TDT input data scaling: per run?

Yinan_Cao · May 19, 2020, 10:02pm

Hi,

I was just wondering whether the scaling is done across run-specific samples per voxel (dimension), or is done across all samples in training set. Let’s say I have fMRI bold estimates, one beta per condition per run, and I have 3 runs. Thus, in a leave-1-run-out-crossval SVM analysis, my training data consist of 4 samples (because training data = 2 runs).

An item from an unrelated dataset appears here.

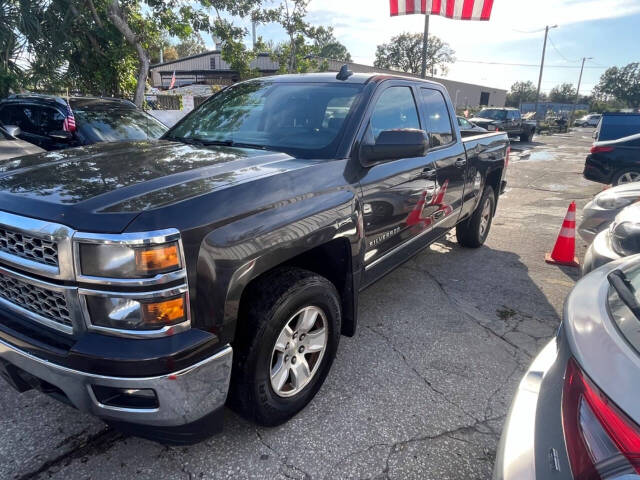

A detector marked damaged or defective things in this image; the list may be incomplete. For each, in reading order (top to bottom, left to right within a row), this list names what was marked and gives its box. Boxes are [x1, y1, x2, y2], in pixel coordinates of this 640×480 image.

cracked pavement [0, 129, 604, 478]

Should I scale the data independently for each run in the first place (this results in -0.7071 and +0.7071, only 2 possible values in all dimensions), or I should scale the data across the 4 training samples? (assuming that I don’t scale my test data). Any general comments or suggestions on scaling for SVM are highly welcomed as well!

Many thanks!
Best,
Yinan

Martin · May 20, 2020, 1:10pm

Hi Yinan,

You can choose what kind of scaling you would like to use, but only ‘separate’ would scale by chunk (i.e. run)

I only use scaling if I feed in unscaled data (betas are usually standardized i.e. scaled anyway) or if deciding for some reason is really slow. Otherwise I haven’t seen much of a benefit myself really.

Best,
Martin

Yinan_Cao · May 20, 2020, 6:15pm

Thank you so much for your prompt reply, Martin! Just checked in real data: scaling doesn’t change much for the decoding results, if anything, raw betas work actually better.